Отряд инстинктивно сбился в кучу и замедлил шаг. Двигались осторожно, напряжённо осматриваясь. Головной дозор и замыкающие подошли ближе, Табас мог достать рукой до рыжего затылка Хутты, который снял автомат с предохранителя и водил стволом туда-сюда, высматривая возможные неприятности.
Город словно дышал неприязнью. Провалы окон, двери, заколоченные трухлявыми досками, деревья, шелестевшие кронами от горячего южного ветра – тут было спокойно, очень спокойно, но всё равно холкой Табас чувствовал чей-то взгляд. И, похоже, не он один. Люди тут точно были.
Центральная улица так и не порадовала наличием асфальта: он сохранился лишь кое-где в виде огромных серых каменюк, истерзанных солнцем и временем. После нескольких значительных изгибов дорога, наконец, соизволила вывести их к центру. Двух и трёхэтажные кирпичные многоквартирные общежития тоже зияли чёрными провалами незастеклённых окон.
Ибар дал знак остановиться, и команда встала, озираясь, у последнего заброшенного деревянного дома – с поваленным забором, забитыми окнами и ржавым микроавтобусом во дворе. Чуть поодаль центральная улица раздавалась в стороны, образовывая небольшую, то ли площадь, то ли парк – отсюда было не разобрать. Там находился памятник, больше похожий на надгробие – грязно-жёлтый, словно вырубленный из цельного куска самой пустыни, с неразборчивой надписью.
Рядом с ним брала начало узкая улочка, отличавшаяся от остального города высокими металлическими заборами, выкрашенными во все оттенки красного: от тёмно-бордового до яркого, как артериальная кровь.

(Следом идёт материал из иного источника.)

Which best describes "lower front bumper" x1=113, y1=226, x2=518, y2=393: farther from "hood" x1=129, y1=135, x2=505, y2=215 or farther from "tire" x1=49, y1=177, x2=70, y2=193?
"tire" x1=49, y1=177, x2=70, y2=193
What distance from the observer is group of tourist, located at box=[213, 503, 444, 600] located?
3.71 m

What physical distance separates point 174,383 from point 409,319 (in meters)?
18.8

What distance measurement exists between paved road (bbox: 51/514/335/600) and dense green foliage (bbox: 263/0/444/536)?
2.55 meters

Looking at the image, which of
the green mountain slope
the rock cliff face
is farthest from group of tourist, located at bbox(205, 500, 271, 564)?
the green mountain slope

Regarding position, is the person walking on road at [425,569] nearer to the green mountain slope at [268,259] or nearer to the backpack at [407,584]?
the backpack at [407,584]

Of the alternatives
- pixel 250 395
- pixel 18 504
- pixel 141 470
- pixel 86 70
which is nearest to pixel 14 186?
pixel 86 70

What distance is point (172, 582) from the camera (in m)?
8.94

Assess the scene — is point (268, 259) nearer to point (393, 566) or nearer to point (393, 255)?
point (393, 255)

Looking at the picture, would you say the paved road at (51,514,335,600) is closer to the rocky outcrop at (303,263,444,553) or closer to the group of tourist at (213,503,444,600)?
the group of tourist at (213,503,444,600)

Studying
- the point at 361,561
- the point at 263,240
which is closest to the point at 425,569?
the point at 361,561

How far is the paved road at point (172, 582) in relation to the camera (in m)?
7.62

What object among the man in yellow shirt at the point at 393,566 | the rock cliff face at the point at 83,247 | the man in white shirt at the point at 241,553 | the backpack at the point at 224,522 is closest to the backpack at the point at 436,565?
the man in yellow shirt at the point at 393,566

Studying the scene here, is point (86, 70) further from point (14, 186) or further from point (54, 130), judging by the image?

Над ними возвышались вторые и третьи этажи особняков и аккуратные крыши, крытые черепицей. Табас был готов отдать руку на отсечение, что уж в этих-то хоромах точно кто-то есть.
- Что будем делать? – первым решился подать голос Нем.
- Что-что… - передразнил его Ибар. - Стучаться.
Отряд осторожно миновал площадь, прижимаясь к стенам и стараясь не выходить на открытое пространство. Наёмник решительно подошёл к первому забору – вишнёвому, с висевшим на калитке почтовым ящиком, которым не пользовались уже лет двести.
Два коротких стука:
- Хозяева! Есть кто дома?
Тишина в ответ, никто не шевелится.
Ибар скривился, пробормотал себе под нос какое-то короткое слово и снова постучал, в этот раз громче.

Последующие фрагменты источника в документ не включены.